U.S. stocks tumbled Tuesday as investors digested new economic data and a recent court ruling that most of President Donald Trump’s tariffs could be potentially blocked.
Why it matters: The sell-off raised concerns about the potential that more than $120 billion in tariff revenue accumulated this year might need to be refunded.
The details:
- The Nasdaq composite closed 0.8% lower, and the S&P 500 dropped 0.7%.
- The Dow Jones Industrial Average also fell 249 points.
- Trump’s tariffs will remain in effect for now as the legal process plays out, and a lower court reconsiders the case.
U.S. Treasury yields, already elevated by broader investor worries about debt levels and economies elsewhere, especially in Europe, spiked to as high as 4.97% for a 30-year U.S. government bond and 4.30% for the 10-year Treasury.

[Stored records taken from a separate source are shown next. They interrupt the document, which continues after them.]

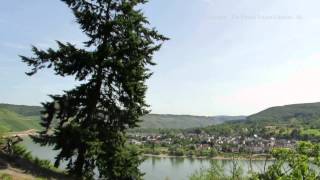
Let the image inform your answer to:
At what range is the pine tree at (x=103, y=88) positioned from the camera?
20.5 meters

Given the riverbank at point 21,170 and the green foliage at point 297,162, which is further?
the green foliage at point 297,162

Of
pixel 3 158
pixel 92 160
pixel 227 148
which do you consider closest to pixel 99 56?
pixel 92 160

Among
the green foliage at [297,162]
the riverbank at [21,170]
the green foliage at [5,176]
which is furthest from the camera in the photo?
the green foliage at [297,162]

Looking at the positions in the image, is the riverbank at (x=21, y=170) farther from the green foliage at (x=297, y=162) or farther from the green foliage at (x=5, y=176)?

The higher Treasury yields move, the more it costs the government to borrow money.
Should tariff revenue need to be refunded, the U.S. may need to issue more Treasuries at these higher yields to pay for the refunds.
What they’re saying:
- “We are so strong now and we are so respected and … the stock market is down today because of the possibility” that tariffs could be permanently blocked, Trump told Salem Radio.

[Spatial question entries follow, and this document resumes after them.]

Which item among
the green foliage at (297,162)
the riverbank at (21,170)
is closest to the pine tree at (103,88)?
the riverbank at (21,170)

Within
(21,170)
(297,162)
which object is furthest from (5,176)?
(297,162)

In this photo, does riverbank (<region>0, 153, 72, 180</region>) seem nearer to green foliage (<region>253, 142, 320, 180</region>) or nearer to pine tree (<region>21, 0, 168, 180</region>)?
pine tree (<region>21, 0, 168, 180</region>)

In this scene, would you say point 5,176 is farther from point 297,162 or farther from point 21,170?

- “If we win this, the stock market is going to go right through the roof,” he added.
September is typically the worst month for stocks, and recent tariff uncertainty comes alongside fresh data showing that the U.S. manufacturing sector contracted for a sixth straight month.
Major companies are also sounding alarms about consumers.
“Everything is about to get significantly more expensive” due to high tariffs, such as the 50% applied to Brazilian goods, a food and beverage industry company told ISM.
What’s next: Trump announced that he would hold an “emergency meeting” Wednesday at the White House to discuss appealing the ruling.